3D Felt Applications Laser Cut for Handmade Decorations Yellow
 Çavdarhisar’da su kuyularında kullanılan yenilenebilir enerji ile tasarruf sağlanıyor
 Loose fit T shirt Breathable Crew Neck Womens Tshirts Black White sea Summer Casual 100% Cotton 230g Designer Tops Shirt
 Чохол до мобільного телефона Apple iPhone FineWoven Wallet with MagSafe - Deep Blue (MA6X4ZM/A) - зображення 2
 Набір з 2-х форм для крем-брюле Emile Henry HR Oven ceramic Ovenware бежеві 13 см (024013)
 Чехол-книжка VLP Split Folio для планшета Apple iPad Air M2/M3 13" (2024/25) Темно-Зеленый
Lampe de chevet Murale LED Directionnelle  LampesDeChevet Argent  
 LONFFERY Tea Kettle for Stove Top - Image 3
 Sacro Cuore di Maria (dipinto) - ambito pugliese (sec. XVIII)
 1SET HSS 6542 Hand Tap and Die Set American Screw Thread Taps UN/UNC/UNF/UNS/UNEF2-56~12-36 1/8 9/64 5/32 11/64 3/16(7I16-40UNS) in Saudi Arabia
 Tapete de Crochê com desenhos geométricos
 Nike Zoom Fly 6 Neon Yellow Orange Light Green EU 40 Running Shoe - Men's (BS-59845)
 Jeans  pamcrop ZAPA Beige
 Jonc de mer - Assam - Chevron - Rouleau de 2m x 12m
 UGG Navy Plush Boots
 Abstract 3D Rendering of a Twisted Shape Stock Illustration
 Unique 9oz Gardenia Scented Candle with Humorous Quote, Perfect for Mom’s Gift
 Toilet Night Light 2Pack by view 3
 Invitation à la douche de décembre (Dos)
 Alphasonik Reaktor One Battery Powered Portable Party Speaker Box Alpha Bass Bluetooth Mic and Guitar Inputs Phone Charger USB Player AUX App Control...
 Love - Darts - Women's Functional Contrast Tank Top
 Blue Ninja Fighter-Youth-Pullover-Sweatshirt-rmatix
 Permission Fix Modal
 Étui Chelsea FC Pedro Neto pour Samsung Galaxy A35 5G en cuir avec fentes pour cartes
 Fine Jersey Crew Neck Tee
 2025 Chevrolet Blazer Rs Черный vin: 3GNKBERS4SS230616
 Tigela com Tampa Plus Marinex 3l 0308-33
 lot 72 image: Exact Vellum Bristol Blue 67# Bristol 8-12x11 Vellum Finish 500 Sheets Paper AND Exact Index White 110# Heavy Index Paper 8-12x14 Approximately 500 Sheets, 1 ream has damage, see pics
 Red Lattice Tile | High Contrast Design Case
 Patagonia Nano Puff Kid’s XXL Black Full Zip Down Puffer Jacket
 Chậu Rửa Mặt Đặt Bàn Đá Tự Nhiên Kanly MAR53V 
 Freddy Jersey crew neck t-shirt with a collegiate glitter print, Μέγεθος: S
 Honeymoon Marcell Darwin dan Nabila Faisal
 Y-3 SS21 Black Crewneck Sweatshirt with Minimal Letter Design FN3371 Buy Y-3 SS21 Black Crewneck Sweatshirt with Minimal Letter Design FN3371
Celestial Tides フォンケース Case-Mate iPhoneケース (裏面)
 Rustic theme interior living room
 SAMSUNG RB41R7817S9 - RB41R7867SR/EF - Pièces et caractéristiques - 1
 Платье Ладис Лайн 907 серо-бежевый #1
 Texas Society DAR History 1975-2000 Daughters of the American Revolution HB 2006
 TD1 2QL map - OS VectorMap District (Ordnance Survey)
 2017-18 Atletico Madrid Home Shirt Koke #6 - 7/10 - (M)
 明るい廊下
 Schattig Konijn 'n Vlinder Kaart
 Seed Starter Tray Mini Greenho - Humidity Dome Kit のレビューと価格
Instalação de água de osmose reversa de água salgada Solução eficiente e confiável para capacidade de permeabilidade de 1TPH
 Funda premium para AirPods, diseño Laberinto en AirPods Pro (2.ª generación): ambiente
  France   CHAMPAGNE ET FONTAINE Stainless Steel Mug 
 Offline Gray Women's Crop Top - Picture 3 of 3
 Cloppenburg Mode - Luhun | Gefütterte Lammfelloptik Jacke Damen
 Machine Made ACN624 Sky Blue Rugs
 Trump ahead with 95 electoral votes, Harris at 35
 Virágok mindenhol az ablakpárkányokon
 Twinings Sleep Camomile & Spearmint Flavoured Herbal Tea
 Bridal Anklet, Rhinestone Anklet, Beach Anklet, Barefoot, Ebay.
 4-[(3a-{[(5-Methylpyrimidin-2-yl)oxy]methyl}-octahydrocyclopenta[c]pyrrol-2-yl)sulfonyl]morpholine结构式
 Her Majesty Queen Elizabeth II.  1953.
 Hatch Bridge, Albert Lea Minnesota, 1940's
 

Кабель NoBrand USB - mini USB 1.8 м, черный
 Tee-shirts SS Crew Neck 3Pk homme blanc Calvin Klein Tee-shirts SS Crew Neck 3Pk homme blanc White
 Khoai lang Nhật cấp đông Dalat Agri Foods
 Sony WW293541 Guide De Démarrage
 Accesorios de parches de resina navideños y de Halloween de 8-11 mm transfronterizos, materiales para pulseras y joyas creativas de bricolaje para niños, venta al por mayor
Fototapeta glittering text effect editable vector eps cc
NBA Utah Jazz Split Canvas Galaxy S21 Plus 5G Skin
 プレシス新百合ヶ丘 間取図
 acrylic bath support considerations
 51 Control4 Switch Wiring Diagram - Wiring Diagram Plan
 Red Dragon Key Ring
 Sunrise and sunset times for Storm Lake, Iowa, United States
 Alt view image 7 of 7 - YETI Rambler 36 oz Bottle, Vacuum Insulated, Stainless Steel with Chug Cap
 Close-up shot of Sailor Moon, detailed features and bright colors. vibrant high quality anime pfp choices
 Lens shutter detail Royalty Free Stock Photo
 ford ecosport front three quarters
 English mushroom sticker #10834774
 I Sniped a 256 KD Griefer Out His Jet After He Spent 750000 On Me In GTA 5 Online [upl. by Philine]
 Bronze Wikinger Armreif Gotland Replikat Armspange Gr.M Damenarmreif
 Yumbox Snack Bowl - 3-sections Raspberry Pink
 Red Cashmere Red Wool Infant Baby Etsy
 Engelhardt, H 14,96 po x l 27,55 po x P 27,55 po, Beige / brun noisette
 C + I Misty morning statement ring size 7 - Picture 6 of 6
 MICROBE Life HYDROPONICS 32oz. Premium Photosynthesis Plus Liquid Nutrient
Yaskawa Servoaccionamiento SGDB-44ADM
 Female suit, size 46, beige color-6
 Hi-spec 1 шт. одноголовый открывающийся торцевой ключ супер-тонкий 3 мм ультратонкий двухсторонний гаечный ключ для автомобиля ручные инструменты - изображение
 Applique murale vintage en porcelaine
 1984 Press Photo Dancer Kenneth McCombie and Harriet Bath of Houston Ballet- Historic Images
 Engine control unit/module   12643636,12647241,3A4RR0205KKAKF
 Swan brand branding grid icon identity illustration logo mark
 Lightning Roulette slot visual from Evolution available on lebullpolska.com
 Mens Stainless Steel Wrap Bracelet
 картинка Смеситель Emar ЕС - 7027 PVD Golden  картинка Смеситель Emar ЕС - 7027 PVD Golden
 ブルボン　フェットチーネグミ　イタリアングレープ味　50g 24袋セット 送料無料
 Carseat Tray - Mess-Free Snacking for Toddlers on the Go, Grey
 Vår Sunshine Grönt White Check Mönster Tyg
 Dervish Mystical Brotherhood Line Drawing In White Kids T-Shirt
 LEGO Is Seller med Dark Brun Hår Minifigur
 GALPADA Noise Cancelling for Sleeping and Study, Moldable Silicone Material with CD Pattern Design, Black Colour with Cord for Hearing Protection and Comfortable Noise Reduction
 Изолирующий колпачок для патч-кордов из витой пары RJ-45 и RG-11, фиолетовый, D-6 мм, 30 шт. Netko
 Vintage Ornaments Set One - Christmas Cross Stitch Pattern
★ ★ ★ ★ ★
Work to complete: Give again the lines from the line holding "Изолирующий колпачок для" through the close of the listing, both included, exactly as written and with nothing else.

Exercise output:
 Изолирующий колпачок для патч-кордов из витой пары RJ-45 и RG-11, фиолетовый, D-6 мм, 30 шт. Netko
 Vintage Ornaments Set One - Christmas Cross Stitch Pattern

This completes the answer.